Ziv's involvement in the 2008 American election campaign began in the Sinai desert 35 years ago. As a soldier in the 1973 Yom Kippur war, he resolved to escape from the obsessive mixing of bible and politics as Israel lurched from one territorial holy war to the next. The USA became his 'safe haven' in 1974, a nation founded on the separation of church and state, a principle enshrined in the American constitution.
However, after 9/11 he felt everything he fled from was closing in on him again. Finding the growing mix between faith and politics both mystifying and troubling, Ziv takes to the road to untangle it for himself.
Ziv's film asks some big questions. To him, the war on terror and the 2008 elections are two sides of the same coin. Is God on the side of US troops? Which candidate's side is God on?
'I believe God has anointed Senator Obama for such a time as this,' enthuses the Reverend Helen Seemster of Waterloo, Iowa. Revd Seemster has transformed her Baptist church into a voter registration centre and is spending every hour telephoning potential voters.
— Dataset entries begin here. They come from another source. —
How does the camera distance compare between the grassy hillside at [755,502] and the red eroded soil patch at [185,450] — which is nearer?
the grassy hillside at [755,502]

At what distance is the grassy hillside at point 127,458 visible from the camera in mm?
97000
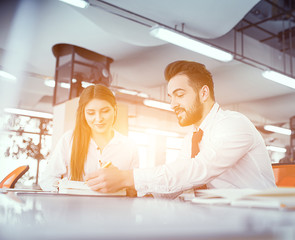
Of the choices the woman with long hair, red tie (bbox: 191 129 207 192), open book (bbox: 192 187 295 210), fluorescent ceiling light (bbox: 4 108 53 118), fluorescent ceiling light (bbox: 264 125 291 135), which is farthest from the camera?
fluorescent ceiling light (bbox: 264 125 291 135)

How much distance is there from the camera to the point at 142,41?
579 centimetres

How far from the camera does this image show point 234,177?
150cm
In the other camp, over in New Hampshire, McCain volunteer Maureen Mooney confesses to having always been interested in politics. When she was five years old, she says, she asked for a picture of Ronald Reagan on her birthday cake.
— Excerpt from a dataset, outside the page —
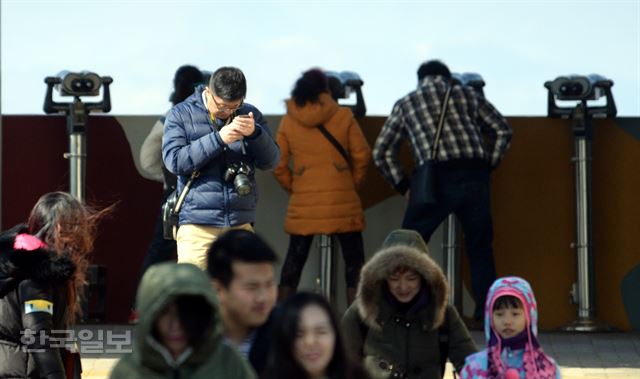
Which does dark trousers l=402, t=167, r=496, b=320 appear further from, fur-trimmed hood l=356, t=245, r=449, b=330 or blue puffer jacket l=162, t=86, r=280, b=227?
fur-trimmed hood l=356, t=245, r=449, b=330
Senator McCain, notes Ziv, is the least overtly religious candidate. What will he need to do to win the conservative Christian vote? Mooney is going to the same extraordinary lengths on his behalf as Revd Seemster for her respective senator - and McCain is also her hero, Mooney admits.
Ziv's angle is religion, but there is more to his film. It provides a unique insight into modern America, which also serves as a warning. As Obama appears to revel in comparisons to Martin Luther King, even speaking at the Brown Chapel A.M.E. Church, Alabama, the start point for King's Selma to Montgomery marches at the height of the civil rights movement, it is hard not to think about what happened to King.
If Obama wins, we have to hope that in the 40 years since King's assassination America has changed.